*GOAL OF THE EXERCISE*
The lines to extract begin at the one containing "How great a" and run to the end of the listing; set them down exactly and alone.

Entries from a dataset:
—————

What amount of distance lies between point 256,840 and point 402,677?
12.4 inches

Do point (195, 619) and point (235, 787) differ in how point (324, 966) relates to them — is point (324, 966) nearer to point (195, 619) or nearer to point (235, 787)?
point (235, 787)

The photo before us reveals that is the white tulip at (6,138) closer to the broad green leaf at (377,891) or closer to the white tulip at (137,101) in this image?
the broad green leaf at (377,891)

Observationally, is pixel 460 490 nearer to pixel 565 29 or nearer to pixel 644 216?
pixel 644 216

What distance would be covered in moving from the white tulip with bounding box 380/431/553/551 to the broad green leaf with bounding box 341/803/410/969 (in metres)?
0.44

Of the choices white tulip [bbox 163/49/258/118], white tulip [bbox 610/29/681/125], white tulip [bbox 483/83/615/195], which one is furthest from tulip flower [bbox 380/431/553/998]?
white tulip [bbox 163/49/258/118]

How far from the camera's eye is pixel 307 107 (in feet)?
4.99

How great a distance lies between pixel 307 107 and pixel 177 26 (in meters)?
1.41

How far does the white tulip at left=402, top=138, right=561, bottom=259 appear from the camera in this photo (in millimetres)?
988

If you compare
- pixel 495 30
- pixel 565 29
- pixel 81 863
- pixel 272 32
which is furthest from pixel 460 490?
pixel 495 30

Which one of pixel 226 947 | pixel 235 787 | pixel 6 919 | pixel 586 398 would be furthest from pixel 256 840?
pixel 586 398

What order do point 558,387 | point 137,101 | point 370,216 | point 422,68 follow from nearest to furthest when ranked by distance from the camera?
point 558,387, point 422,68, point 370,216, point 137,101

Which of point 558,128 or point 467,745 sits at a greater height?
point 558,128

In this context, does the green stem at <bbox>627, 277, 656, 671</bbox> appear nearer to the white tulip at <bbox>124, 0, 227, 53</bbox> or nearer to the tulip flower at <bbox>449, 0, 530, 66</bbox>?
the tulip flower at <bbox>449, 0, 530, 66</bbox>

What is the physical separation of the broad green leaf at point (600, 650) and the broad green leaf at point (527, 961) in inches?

—————

*RIGHT ANSWER*
How great a distance lies between pixel 307 107 and pixel 177 26 (in meters)?
1.41

How far does the white tulip at left=402, top=138, right=561, bottom=259 appear from the camera in this photo (in millimetres)?
988

If you compare
- pixel 495 30
- pixel 565 29
- pixel 81 863
- pixel 272 32
which is furthest from pixel 460 490?
pixel 495 30

Which one of pixel 226 947 | pixel 235 787 | pixel 6 919 | pixel 586 398 would be furthest from pixel 256 840?
pixel 586 398

What order do point 558,387 | point 137,101 | point 370,216 | point 422,68 follow from nearest to furthest when ranked by distance from the camera?
point 558,387, point 422,68, point 370,216, point 137,101

Which of point 558,128 or point 467,745 sits at a greater height?
point 558,128

In this context, does the green stem at <bbox>627, 277, 656, 671</bbox> appear nearer to the white tulip at <bbox>124, 0, 227, 53</bbox> or nearer to the tulip flower at <bbox>449, 0, 530, 66</bbox>?
the tulip flower at <bbox>449, 0, 530, 66</bbox>

What is the physical separation of the broad green leaf at point (600, 650) and the broad green leaf at point (527, 961) in inches?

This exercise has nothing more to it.